* **PROBLEM**: Return each line of the records below that contains the word "viewer", copied in full.

(Rows from a dataset)

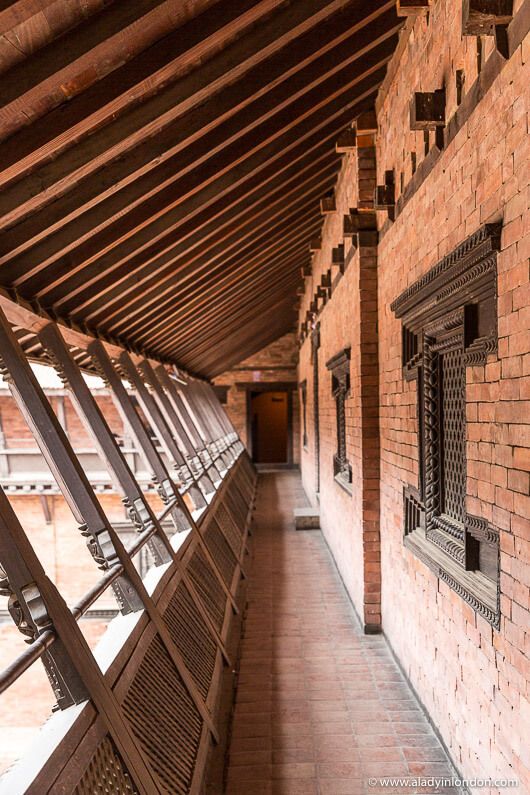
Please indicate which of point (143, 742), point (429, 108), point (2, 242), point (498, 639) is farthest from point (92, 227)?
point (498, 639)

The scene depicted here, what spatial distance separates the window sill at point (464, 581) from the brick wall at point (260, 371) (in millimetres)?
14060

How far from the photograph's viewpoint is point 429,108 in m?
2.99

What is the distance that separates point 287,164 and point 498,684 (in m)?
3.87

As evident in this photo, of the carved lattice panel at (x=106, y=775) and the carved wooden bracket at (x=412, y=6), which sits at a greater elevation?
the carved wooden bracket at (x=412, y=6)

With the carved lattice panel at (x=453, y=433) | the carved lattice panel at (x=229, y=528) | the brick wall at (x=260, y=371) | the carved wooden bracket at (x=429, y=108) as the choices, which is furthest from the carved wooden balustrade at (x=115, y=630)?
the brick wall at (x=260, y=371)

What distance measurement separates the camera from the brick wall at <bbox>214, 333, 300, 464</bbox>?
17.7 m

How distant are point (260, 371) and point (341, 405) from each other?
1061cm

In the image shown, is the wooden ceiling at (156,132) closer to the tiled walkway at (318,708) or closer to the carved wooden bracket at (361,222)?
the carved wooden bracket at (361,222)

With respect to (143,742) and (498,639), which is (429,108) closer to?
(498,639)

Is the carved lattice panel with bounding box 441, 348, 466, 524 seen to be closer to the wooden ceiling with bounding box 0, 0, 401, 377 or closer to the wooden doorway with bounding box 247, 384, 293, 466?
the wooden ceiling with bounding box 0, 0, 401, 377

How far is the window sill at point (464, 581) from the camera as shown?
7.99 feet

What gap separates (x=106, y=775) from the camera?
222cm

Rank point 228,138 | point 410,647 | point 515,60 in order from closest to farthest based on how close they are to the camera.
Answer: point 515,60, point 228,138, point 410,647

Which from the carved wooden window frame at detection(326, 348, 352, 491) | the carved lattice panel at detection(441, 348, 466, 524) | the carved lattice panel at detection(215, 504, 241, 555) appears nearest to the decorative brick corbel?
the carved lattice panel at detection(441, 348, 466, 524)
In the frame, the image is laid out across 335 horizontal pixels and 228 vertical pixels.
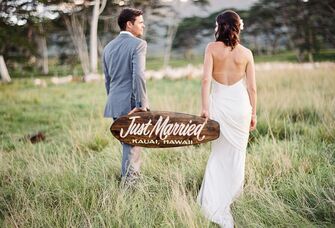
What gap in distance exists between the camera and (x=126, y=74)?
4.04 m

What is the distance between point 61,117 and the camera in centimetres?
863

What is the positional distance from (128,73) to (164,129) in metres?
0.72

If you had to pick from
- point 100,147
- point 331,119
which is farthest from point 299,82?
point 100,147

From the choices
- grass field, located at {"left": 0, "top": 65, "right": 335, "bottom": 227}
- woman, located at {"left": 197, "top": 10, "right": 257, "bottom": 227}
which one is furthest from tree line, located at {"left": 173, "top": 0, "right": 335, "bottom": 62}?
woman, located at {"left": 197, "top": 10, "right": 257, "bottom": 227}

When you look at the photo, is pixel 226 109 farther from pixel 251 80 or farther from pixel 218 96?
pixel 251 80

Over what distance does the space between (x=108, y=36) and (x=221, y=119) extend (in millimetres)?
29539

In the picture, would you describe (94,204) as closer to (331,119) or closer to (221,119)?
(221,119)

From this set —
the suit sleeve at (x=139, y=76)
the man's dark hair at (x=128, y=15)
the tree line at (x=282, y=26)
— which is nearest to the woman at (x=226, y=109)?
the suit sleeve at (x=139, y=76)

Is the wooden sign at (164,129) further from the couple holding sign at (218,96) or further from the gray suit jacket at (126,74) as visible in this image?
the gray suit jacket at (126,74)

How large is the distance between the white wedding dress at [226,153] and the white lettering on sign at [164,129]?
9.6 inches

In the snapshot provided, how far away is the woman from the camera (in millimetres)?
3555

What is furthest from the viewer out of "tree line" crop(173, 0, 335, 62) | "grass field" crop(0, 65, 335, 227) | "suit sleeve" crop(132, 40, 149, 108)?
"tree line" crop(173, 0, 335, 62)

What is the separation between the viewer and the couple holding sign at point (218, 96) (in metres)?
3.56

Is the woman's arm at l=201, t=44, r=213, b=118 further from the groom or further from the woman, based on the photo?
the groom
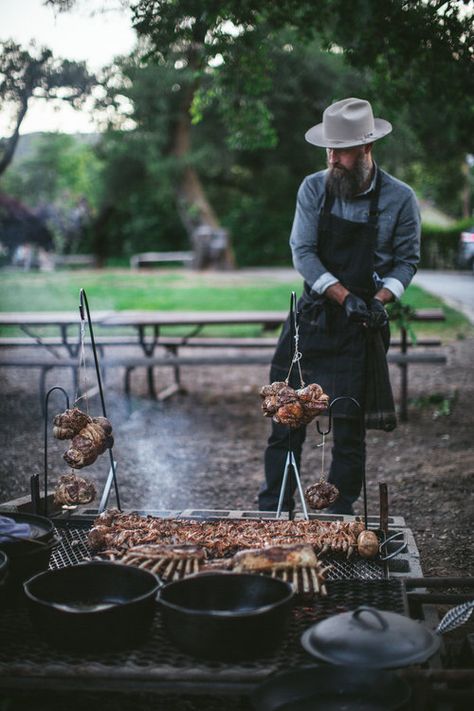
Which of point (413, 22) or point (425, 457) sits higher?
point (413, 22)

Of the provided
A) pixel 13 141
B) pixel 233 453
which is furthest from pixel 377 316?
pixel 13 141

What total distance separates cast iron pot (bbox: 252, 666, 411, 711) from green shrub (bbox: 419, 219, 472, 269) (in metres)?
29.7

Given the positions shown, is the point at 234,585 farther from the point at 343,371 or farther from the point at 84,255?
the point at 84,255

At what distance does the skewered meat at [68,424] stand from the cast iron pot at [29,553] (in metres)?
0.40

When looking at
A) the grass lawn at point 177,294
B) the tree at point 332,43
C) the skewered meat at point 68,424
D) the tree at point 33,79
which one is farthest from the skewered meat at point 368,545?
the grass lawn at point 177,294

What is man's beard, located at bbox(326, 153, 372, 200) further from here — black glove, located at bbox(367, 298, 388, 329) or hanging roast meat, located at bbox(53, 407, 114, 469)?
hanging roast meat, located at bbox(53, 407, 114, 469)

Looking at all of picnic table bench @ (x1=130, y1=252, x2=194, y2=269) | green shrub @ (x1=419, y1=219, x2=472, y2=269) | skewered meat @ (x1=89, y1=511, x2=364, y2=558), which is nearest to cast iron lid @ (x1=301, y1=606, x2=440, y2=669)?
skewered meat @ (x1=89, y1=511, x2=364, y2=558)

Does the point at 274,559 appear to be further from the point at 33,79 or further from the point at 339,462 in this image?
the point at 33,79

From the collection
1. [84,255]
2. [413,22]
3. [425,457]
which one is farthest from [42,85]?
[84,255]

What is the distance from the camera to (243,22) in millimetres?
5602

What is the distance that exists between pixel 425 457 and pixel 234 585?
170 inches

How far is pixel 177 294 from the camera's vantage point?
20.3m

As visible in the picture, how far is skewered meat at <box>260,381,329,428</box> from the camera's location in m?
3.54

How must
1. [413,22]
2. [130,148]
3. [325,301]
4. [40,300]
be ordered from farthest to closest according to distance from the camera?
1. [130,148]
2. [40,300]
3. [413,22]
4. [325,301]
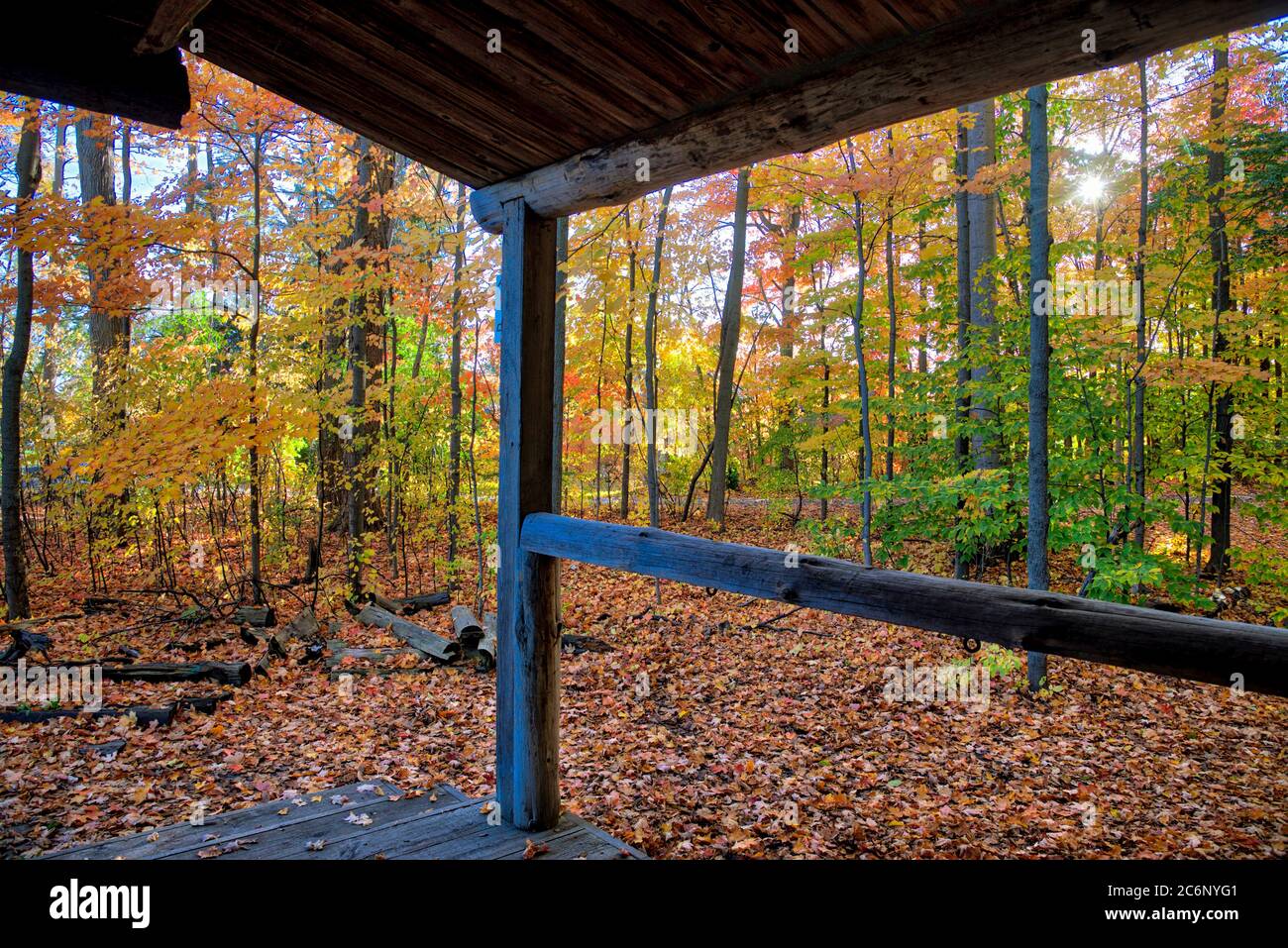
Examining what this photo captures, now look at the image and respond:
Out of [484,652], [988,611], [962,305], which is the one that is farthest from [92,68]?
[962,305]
==
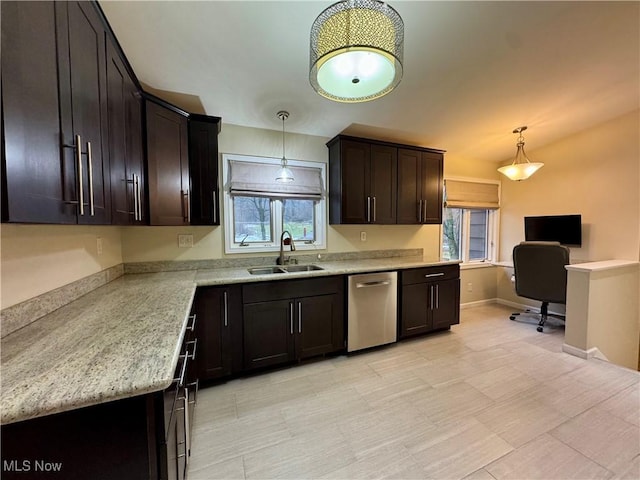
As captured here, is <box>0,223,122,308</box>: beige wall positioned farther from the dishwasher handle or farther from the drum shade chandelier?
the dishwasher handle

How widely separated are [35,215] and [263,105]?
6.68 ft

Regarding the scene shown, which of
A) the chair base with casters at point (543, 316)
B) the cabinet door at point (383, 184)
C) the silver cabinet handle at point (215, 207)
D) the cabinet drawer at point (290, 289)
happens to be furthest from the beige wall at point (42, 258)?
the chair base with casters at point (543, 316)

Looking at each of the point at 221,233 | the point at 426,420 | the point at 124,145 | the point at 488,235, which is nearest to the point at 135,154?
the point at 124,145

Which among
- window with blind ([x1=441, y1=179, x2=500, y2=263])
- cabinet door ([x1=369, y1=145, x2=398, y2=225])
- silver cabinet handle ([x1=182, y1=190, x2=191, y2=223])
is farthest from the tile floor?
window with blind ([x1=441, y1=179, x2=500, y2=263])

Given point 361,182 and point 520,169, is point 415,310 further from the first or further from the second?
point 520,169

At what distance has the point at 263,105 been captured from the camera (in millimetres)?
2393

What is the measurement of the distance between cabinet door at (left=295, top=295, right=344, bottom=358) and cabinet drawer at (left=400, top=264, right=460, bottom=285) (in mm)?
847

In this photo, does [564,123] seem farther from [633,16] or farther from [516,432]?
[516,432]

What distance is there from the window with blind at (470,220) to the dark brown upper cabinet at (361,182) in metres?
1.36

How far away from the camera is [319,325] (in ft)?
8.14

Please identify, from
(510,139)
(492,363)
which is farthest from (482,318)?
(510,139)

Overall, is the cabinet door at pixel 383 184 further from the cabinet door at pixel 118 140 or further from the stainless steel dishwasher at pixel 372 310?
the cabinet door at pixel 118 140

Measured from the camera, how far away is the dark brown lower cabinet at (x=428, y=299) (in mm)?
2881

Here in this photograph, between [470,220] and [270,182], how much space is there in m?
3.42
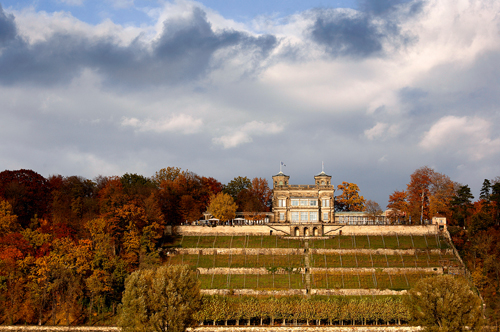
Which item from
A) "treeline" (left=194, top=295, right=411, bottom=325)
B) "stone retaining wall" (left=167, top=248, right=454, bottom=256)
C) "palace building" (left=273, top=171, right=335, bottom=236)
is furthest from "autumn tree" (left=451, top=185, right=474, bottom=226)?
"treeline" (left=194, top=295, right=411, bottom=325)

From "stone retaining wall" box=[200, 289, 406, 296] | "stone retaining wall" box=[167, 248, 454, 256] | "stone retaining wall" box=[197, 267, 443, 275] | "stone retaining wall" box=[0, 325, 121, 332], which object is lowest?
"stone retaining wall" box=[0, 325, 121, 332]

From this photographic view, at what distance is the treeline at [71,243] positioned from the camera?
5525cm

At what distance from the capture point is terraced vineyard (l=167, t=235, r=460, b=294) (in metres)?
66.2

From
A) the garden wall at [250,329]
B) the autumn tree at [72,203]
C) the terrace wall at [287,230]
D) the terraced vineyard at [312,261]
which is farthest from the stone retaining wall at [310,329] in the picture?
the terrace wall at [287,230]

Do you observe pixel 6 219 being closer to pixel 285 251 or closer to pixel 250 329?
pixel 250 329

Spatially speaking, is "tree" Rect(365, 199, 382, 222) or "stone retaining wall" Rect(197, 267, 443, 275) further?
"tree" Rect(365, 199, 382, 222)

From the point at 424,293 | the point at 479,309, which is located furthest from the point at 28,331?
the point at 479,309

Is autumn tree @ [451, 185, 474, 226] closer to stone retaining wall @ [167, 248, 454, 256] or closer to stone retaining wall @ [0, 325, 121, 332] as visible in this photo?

* **RESULT**:
What is furthest from the viewer out of "tree line" crop(173, 0, 335, 62) | "grass field" crop(0, 65, 335, 227) | "suit sleeve" crop(132, 40, 149, 108)?
What is the separation between the viewer and the couple holding sign at point (218, 96) (in metres)?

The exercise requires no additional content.